■ **WRITTEN EXERCISE**
Pick up the text on linking aid to results after its final sentence and keep writing it.

--- begin TEXT SEGMENT ---

And if that is how the staff of donor agencies are feeling, imagine how much worse it must be for hard-pressed officials in developing countries, and NGOs trying to keep their overheads to a minimum.
Some people have a reasonable fear that push for better measurement of results, and a better link between aid and results, is a further and troubling manifestation of this bureaucratic tendency. There is a significant risk of additional bureaucracy if the need to measure results is simply bolted on to the existing systems. But if donors are willing and able to use the stronger link to results to simplify the way they manage aid, this offers the best – perhaps the only – opportunity to step away from “command and control” management of aid.
Will measuring results make the system better or worse?
The argument for greater use of linking aid to results is not based on the simplistic notion that we should motivate aid workers or officials in developing countries with monetary rewards (which I don’t believe). Instead it is based on the idea that if we can tackle the problem of lack of information about results, it becomes possible – and indeed desirable – to allow decentralised decision-making by people on the ground who know much more about what is important and what works; so respecting country ownership, and liberating developing countries and aid agencies from much of the bureaucracy of the aid system.
Cash on Delivery aid is a possible example of this approach. It is a market-like mechanism, in that the donors set a price that they are willing to pay for certain types of result, and they allow governments to decide for themselves whether and how to supply those results. But it is rightly a long way from a pure market solution. I would like to see it tested because I hope that if aid is linked explicitly to an independently-verified measure of the results that we care about, this might enable donors to change the way that they relate to recipient governments and the way they manage aid. There should be no reason to agree milestones and benchmarks, no need to set targets; no need for policy conditions or inspections of public financial management. There does not need to be a simplistic, linear model of how results are achieved, monitored at every milestone and benchmark. Financial commitments linked to results could be long-term and predictable. Developing countries could choose their own priorities, and take responsibility for their own progress. Cash on Delivery might enable donors to respect country ownership, and the diversity of approaches countries will take, while still being able to report to domestic taxpayers what difference aid has made.

--- end TEXT SEGMENT ---
--- begin DATA RECORDS ---

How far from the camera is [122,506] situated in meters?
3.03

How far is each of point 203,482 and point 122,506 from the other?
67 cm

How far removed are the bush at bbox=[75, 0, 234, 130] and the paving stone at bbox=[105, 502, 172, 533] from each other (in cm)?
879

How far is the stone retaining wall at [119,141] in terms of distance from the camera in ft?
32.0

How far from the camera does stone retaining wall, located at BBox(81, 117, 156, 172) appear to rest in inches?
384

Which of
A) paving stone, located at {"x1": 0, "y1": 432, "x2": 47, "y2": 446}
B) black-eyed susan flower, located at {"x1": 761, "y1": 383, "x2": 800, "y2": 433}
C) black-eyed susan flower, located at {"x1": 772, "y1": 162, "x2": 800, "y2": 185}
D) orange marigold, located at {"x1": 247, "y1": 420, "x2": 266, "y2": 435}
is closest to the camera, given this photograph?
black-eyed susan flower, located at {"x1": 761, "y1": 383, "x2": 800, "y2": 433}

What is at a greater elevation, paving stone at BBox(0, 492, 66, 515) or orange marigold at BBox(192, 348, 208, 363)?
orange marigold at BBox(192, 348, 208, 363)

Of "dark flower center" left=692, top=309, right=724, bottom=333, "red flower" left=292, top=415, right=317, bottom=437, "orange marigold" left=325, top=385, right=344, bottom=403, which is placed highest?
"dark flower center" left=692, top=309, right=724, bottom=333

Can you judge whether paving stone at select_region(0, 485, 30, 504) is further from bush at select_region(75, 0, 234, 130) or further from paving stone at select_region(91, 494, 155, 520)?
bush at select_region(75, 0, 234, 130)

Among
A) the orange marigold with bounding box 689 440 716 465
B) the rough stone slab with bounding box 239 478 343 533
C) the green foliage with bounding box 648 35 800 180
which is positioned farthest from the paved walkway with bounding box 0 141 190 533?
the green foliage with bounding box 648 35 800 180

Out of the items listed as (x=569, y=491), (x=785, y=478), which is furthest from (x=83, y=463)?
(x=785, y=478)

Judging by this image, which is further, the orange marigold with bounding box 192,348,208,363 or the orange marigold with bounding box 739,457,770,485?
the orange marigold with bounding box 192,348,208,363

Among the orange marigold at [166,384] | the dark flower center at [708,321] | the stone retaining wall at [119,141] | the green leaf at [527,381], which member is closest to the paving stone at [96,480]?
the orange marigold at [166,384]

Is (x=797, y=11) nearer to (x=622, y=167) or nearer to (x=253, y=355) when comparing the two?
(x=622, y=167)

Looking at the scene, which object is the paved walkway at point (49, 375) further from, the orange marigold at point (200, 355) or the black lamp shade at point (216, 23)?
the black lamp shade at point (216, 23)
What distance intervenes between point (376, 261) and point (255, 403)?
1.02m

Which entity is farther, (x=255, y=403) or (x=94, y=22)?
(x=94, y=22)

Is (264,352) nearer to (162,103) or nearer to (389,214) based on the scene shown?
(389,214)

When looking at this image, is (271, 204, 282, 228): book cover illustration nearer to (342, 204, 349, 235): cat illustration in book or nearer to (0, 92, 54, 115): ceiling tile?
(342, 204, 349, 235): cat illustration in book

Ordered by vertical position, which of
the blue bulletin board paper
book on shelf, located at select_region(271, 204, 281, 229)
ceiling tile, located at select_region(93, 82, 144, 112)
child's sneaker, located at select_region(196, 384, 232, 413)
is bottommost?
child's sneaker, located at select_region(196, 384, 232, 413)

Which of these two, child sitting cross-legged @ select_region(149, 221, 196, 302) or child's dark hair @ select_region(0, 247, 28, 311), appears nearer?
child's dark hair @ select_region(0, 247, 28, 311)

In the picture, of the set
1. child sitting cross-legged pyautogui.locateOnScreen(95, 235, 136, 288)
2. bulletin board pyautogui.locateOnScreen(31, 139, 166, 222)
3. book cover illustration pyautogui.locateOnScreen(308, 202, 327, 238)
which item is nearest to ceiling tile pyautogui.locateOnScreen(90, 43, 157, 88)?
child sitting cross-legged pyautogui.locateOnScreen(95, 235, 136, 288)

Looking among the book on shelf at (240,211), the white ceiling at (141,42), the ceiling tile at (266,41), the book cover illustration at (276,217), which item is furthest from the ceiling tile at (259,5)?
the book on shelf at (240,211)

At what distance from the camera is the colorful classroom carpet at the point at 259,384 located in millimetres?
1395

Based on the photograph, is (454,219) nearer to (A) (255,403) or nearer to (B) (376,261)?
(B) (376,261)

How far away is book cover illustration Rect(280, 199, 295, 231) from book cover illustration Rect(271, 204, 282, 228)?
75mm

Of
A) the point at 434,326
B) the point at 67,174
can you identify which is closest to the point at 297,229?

--- end DATA RECORDS ---

■ **FINAL ANSWER**
Simon Maxwell is right to point out that too much development thinking simplistically assumes that inputs are translated into outputs and outcomes, as implied by the logframe approach. But this is surely a critique of the existing approach in which inputs, activities and outputs are obsessively described and tracked and rather too little attention is paid to the actual outcomes. A results-based approach, by contrast, would enable the development partners to step away from deterministic models, to invest more in relationships and institutions, to be politically savvy and opportunistic, to learn as they go, and to deliver results in ways that are messy, unpredictable and imprecise but which actually work.
Simon Maxwell is also right to highlight the importance of institutions and capacity in developing countries. Many existing approaches to development pay too little attention to this: because of our need to track inputs and activities we tie up partner governments in red tape and try to direct proceedings from the outside or – worse – bypass government systems to deliver services through NGOs and the private sector. This undermines institutions and systems. By contrast, one of the motives behind Cash on Delivery is that it enables developing countries to figure out their own way to deliver results, and so to strengthen their own national institutions and policy making. Because in this model donors are focused only on results, they do not need to intervene intrusively in how countries make progress, so enabling the institutions of developing countries to draw in outside expertise they actually need, want and use; innovate; test ideas; set their own priorities; adopt their own approaches; and learn.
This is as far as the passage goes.